Fear is such a personal thing. I have no quarrel with rodents, bats or spiders, but show me a giant waterbug and I’m toast. Speaking in public? No problem. Addressing a delicate issue with a close friend? My knees turn to jelly.
I’ve been struggling with a minor, but potent, bugaboo: the ramp leading into Riverside Park from 74th St. A bit steep, it’s spanned by two huge utility plates that were sloppily sealed with asphalt and turn slippery when wet. I’ve fallen here three times: once when Maggie’s front tire struck a rock; the second during a light rain; the third because I was so nervous about falling that I tensed up and lost control. None of the falls did more than bruise me badly and knock the wind out of me, but I decided the scary ramp was my enemy and had to be avoided.
For a short while, I rode down Riverside Drive to another ramp on which cycling is forbidden, so walking down involved no shame. One day this entrance was closed for construction, and I had to detour onto a busy avenue. I was hugging the right side of the road when a cab zoomed past me, clipping me so hard its mirror broke off. Over I went, but (again) I was able to get up and walk away. I’m getting quite good at falling! But I’d rather get good at NOT falling.

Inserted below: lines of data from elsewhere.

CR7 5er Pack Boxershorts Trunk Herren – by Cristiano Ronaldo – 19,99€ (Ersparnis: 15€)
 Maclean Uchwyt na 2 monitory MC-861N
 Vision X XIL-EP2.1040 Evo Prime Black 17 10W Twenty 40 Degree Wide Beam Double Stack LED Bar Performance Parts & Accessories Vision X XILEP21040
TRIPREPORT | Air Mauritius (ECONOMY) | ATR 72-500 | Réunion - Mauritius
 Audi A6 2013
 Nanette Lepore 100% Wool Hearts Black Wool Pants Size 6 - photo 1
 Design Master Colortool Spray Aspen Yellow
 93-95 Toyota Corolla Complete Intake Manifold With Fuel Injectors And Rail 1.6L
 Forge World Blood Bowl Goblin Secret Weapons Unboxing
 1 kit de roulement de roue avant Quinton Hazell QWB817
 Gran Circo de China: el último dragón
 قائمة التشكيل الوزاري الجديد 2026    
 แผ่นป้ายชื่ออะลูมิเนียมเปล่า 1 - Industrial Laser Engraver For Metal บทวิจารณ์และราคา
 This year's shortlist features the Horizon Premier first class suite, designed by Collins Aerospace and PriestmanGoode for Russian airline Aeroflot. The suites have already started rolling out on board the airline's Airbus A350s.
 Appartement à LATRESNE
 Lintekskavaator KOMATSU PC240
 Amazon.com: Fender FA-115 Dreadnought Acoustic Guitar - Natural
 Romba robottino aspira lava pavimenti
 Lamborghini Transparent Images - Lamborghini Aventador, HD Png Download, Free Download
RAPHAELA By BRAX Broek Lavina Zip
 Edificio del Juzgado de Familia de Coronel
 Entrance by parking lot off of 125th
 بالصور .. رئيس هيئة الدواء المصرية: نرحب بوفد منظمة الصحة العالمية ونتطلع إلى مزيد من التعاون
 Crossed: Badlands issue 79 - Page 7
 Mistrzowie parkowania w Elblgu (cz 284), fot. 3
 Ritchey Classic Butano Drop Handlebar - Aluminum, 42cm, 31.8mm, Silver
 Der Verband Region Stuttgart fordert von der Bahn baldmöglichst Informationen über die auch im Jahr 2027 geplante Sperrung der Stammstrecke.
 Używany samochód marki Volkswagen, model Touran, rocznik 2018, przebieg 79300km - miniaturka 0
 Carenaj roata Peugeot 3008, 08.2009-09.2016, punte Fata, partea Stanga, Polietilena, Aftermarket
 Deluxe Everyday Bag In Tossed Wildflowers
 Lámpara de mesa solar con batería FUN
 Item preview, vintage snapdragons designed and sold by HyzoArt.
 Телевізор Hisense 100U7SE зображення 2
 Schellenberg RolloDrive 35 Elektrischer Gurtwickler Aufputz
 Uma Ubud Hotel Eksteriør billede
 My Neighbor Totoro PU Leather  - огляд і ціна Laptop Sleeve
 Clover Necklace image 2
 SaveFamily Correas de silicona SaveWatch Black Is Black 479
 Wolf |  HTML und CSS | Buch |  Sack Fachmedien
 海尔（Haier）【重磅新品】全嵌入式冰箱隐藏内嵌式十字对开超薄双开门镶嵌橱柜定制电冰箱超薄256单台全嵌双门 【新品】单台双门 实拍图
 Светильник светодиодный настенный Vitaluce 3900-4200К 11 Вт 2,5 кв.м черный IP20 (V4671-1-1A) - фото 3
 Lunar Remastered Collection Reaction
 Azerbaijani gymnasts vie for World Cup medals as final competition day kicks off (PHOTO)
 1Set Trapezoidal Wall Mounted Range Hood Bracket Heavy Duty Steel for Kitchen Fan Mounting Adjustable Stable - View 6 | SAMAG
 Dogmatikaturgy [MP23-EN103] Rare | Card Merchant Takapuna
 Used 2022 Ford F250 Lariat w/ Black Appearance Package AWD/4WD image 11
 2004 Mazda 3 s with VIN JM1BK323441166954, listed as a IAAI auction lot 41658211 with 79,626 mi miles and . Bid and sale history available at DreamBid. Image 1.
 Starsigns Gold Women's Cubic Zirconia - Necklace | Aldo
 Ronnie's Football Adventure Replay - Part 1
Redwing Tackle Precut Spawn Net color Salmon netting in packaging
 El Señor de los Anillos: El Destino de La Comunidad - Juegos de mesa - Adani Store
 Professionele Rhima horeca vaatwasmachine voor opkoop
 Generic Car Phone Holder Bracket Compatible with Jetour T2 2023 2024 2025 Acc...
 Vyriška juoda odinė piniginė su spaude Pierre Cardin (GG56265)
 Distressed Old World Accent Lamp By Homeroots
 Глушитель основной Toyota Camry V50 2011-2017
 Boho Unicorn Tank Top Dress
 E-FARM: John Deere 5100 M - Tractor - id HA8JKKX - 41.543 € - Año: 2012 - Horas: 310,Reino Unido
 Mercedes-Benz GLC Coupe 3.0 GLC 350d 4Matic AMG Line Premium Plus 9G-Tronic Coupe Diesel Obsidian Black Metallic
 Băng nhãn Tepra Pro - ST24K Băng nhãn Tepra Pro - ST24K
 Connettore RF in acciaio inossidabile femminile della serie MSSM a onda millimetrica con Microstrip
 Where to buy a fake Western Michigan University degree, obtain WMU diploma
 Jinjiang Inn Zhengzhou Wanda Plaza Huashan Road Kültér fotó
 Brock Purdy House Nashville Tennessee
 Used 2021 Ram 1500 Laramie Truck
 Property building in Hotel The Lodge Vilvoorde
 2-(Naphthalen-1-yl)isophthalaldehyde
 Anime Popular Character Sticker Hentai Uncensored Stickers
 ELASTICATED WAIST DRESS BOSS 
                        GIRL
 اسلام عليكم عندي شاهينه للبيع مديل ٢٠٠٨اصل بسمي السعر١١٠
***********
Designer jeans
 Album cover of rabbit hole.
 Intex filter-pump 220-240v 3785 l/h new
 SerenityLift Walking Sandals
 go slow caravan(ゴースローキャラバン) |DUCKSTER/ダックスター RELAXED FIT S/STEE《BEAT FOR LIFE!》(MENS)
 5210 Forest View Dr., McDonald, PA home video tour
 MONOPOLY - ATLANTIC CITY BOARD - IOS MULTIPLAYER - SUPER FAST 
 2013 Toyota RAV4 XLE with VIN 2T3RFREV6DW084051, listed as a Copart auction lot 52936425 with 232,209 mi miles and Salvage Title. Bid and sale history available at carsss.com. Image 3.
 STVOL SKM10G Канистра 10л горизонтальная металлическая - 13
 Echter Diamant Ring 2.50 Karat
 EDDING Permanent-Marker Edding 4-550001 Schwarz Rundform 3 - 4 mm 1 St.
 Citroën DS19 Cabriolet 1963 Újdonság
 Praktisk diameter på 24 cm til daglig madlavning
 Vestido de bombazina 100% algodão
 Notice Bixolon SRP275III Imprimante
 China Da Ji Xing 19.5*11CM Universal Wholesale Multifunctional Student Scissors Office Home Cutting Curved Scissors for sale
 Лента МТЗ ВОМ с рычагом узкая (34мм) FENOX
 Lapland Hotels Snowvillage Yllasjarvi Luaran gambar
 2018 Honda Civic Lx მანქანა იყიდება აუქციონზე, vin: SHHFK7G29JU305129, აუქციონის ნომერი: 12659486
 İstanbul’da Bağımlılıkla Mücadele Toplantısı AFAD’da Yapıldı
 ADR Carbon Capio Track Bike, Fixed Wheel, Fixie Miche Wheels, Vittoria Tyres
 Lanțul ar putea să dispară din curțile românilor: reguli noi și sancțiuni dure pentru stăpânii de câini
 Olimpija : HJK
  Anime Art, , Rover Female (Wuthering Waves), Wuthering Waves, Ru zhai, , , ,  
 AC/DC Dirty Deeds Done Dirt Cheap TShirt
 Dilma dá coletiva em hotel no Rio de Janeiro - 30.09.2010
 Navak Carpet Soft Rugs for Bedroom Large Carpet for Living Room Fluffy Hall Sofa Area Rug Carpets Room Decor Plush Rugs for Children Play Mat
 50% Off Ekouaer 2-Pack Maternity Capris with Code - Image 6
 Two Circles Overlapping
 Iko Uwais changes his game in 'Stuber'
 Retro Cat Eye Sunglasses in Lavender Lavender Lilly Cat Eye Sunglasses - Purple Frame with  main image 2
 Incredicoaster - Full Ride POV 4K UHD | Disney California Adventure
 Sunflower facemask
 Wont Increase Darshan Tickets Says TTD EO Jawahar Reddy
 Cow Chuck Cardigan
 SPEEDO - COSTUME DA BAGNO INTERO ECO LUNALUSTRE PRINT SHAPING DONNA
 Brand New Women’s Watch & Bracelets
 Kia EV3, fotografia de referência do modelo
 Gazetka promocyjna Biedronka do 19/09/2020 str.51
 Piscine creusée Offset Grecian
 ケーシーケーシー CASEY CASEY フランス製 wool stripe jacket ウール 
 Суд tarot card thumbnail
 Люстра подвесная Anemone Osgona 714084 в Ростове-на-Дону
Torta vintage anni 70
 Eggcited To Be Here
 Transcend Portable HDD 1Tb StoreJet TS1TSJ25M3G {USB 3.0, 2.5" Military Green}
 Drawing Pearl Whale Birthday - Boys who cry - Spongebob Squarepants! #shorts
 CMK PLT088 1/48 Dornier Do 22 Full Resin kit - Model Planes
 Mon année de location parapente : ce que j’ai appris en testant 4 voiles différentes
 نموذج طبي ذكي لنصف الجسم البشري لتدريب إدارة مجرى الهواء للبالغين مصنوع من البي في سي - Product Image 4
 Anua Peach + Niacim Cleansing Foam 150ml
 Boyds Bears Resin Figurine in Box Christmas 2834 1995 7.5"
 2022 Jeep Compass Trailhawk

My next ramp-avoidance strategy: Instead of shuffling down it feeling old and timid, I picked up Maggie and sprinted down a nearby flight of stairs. A little extra upper body workout is good! But the damned ramp still bugged me, because I was giving in to fear.
I’m more confident in the saddle lately, thanks to some minor adjustments, and this morning I gritted my teeth and went down the ramp. I didn’t fall. I didn’t clutch. All went well.
This post is my self-administered pat on the back for a show of courage. A small one, but it made a difference to me.